WHAT YOU HAVE TO DO:
Report every line of the records that contains the word "fern", treating uppercase and lowercase letters as distinct.

:::

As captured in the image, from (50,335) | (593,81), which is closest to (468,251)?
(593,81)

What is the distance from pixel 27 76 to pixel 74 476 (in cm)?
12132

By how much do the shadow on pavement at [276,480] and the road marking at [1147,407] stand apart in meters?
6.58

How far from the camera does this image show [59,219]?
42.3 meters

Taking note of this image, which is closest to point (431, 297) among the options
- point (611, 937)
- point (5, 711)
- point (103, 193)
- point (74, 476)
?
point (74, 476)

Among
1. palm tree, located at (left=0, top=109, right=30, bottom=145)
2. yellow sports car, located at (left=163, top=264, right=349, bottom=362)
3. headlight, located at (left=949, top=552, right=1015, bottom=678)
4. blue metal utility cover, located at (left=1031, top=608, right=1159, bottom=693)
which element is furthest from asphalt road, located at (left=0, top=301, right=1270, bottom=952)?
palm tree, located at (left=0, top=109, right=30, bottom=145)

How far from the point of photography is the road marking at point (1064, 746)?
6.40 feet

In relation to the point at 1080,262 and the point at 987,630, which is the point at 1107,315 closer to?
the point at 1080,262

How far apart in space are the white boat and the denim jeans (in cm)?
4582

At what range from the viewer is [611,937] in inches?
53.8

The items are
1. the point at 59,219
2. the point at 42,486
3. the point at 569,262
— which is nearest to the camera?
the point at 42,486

:::

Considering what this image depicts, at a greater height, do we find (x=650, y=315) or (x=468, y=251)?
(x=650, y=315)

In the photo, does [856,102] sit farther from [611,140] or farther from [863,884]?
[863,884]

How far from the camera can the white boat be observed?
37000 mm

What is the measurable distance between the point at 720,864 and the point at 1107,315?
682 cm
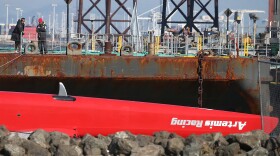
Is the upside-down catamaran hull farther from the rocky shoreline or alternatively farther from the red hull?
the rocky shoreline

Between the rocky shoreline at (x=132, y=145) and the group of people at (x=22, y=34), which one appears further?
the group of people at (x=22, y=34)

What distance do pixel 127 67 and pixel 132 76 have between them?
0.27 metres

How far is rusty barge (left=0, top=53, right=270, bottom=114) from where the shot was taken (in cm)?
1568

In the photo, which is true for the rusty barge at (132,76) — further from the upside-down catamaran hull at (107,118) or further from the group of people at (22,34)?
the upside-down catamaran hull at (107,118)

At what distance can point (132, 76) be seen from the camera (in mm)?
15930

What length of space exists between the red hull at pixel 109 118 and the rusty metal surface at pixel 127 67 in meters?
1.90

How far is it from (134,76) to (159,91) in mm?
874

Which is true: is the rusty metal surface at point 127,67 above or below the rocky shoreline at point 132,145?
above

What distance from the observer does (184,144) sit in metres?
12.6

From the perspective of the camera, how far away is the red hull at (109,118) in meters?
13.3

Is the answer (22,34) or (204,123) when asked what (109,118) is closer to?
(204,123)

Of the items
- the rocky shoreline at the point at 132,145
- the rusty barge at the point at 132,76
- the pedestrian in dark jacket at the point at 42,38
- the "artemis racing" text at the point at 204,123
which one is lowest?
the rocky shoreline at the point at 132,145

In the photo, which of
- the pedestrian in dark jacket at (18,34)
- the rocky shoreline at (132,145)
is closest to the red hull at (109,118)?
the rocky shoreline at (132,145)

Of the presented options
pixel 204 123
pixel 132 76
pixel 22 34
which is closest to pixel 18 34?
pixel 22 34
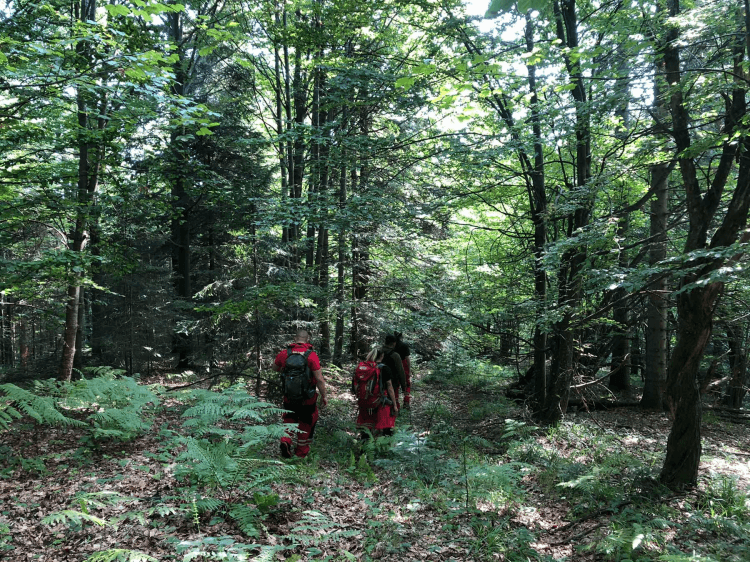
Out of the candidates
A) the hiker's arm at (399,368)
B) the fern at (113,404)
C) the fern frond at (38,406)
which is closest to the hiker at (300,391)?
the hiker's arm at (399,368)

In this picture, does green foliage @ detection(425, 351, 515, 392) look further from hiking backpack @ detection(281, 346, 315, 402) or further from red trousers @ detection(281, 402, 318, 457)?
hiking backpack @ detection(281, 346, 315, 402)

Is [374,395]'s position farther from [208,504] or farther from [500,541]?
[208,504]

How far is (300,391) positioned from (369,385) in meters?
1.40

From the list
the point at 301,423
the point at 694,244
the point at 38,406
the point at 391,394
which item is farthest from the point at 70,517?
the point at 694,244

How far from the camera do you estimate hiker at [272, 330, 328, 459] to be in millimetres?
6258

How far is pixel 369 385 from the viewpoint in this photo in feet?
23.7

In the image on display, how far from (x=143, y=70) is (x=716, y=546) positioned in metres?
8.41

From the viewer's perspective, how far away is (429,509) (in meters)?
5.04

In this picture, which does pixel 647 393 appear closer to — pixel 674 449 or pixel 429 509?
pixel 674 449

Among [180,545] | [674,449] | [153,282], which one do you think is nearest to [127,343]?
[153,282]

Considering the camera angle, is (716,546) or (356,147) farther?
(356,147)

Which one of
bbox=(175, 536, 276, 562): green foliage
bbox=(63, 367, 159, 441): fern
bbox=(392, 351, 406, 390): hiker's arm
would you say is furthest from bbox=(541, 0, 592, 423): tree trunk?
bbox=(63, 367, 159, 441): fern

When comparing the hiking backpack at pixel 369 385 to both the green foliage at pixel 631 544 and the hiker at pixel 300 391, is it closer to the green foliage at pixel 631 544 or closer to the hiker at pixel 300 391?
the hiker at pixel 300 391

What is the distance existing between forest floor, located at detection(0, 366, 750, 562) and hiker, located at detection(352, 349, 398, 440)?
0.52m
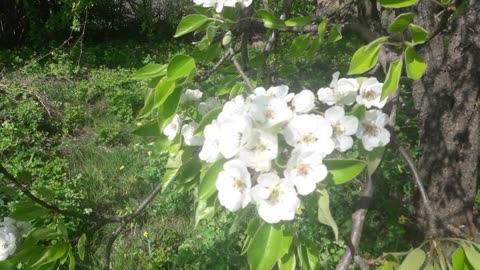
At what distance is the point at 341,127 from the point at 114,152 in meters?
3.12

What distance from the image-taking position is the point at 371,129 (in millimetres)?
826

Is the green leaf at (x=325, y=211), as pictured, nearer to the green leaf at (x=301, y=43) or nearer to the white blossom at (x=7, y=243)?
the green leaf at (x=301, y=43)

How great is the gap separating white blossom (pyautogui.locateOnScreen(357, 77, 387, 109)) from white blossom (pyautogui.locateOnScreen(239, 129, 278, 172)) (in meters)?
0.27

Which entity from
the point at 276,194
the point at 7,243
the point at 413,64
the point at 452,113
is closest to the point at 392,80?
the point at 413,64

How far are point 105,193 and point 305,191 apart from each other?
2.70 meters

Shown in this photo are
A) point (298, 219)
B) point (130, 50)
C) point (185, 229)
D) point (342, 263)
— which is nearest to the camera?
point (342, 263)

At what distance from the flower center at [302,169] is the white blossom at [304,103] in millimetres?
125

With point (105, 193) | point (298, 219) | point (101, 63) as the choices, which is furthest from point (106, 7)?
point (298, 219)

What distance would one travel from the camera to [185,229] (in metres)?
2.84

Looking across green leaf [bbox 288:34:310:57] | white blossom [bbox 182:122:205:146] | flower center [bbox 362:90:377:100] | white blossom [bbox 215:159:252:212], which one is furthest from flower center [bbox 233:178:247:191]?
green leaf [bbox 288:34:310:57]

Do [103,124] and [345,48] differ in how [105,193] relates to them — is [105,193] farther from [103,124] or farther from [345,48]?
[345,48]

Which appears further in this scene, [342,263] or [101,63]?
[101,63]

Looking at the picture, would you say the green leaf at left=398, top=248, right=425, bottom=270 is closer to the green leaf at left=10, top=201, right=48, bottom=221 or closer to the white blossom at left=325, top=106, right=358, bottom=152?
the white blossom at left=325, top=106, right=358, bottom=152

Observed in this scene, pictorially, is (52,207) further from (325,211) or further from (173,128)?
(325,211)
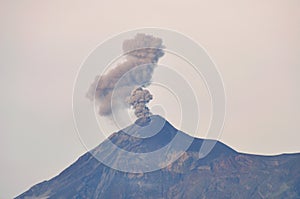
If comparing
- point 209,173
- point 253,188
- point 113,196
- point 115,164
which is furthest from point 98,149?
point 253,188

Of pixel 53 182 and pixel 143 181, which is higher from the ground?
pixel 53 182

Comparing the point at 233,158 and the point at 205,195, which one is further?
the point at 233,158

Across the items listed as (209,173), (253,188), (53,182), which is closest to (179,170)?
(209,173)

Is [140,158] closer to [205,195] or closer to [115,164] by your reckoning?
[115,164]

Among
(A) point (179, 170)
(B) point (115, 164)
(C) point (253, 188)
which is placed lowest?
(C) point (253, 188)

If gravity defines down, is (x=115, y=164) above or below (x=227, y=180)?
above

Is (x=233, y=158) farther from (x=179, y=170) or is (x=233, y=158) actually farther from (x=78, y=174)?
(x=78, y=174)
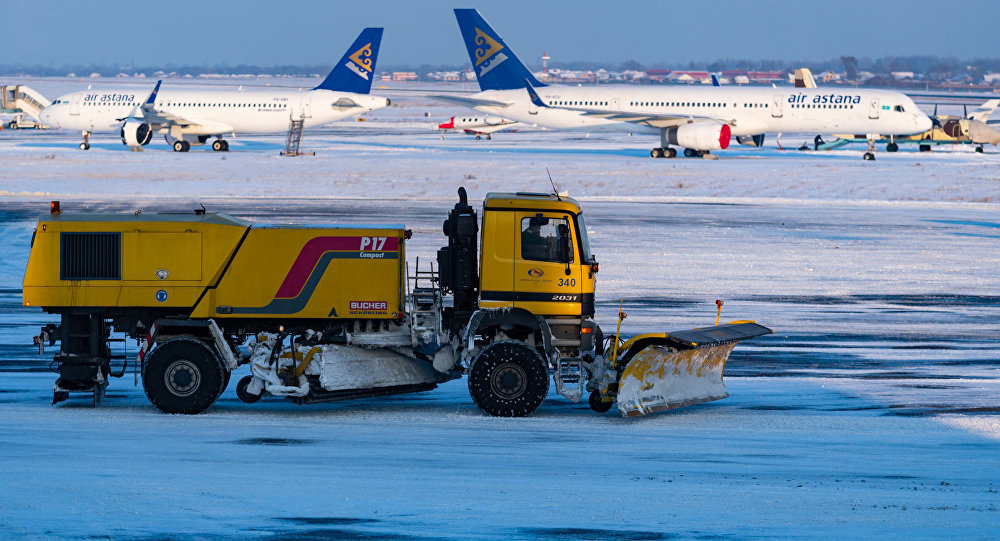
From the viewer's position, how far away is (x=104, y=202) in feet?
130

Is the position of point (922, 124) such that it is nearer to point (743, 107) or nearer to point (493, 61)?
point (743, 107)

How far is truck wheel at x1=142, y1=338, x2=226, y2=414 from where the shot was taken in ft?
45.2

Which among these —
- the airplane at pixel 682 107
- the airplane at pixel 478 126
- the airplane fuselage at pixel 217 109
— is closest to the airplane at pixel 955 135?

:::

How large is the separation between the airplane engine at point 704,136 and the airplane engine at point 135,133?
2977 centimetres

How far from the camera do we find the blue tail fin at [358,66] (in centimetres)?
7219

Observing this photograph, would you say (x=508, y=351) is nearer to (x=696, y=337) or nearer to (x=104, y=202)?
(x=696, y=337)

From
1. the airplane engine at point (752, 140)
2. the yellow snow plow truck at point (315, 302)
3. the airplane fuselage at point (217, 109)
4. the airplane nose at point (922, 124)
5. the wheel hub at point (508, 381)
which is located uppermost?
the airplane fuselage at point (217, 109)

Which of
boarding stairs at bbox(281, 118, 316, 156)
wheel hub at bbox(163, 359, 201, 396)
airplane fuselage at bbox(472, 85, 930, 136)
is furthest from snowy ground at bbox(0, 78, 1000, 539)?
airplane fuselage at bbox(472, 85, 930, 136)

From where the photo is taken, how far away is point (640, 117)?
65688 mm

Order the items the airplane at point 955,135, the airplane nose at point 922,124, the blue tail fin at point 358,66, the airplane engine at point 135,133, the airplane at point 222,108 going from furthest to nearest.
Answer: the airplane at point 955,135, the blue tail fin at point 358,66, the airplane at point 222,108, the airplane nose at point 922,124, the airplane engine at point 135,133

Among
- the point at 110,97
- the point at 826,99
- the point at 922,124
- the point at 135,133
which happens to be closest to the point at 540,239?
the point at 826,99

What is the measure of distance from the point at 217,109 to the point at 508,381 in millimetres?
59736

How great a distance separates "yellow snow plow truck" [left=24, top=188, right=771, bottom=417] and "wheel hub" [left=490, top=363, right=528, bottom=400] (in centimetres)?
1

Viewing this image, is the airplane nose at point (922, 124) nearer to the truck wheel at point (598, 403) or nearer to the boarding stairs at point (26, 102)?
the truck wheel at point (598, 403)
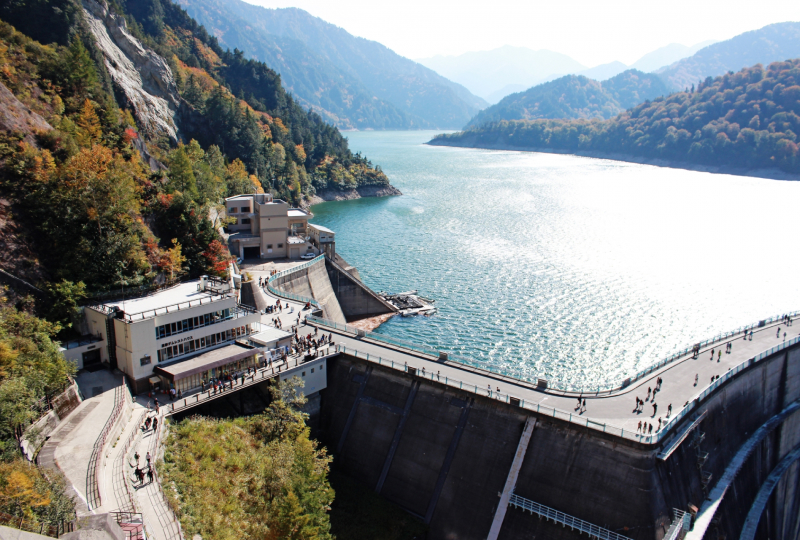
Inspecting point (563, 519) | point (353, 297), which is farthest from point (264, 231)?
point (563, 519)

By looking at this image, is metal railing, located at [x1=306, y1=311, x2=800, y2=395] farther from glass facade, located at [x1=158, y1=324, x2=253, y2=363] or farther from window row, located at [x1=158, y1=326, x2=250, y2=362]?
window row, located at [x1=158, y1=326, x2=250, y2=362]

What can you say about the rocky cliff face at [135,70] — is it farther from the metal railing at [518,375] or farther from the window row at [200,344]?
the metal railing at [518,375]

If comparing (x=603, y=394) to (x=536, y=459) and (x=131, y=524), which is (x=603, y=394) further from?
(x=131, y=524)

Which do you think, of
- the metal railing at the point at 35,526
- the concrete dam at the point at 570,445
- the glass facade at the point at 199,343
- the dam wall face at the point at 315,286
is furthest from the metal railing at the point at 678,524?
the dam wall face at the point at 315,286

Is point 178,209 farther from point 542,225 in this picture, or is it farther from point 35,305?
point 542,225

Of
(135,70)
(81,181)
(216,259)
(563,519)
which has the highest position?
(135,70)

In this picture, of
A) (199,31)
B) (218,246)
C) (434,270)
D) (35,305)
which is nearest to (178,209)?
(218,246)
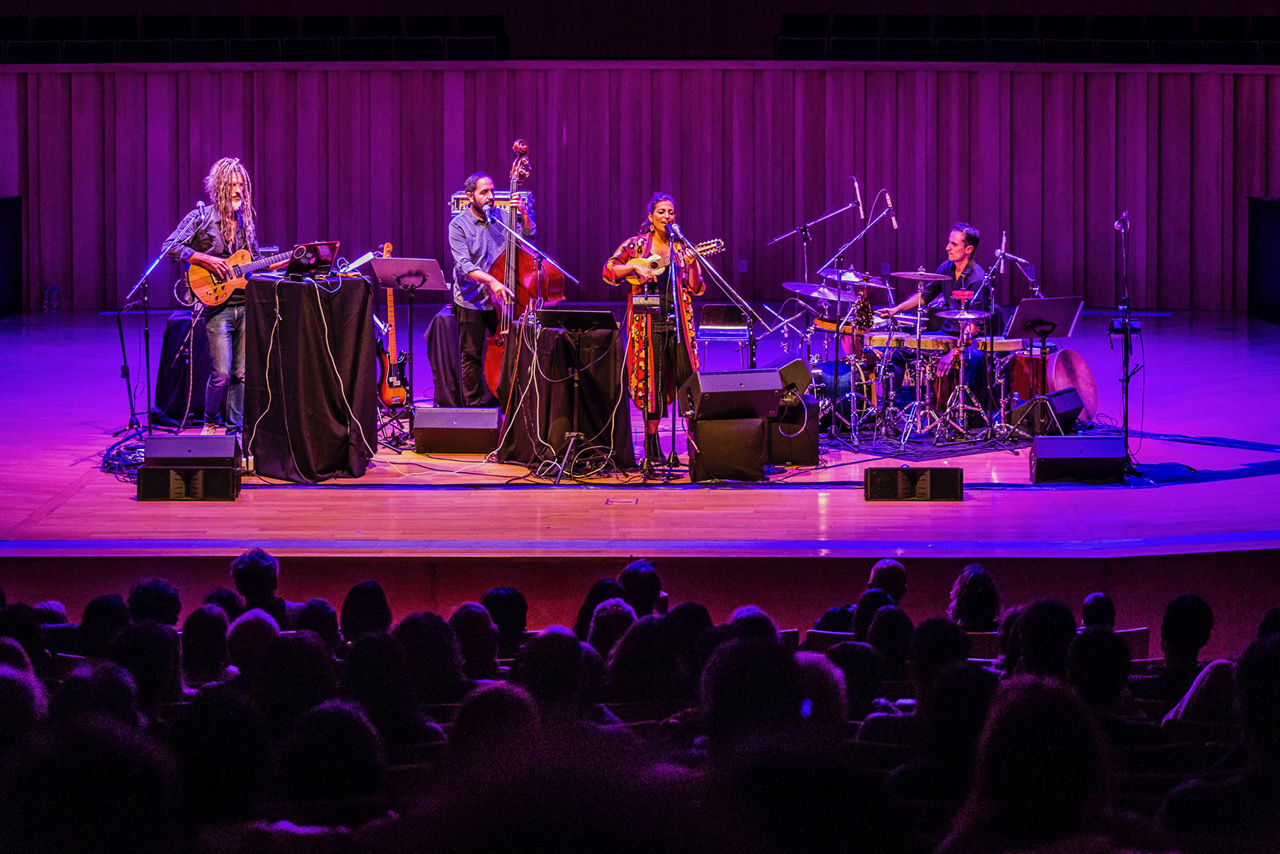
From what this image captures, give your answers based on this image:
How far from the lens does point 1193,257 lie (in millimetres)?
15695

:::

FINAL RESULT:
B) the fern at (113,404)
C) the fern frond at (38,406)
bbox=(63, 367, 159, 441): fern
bbox=(63, 367, 159, 441): fern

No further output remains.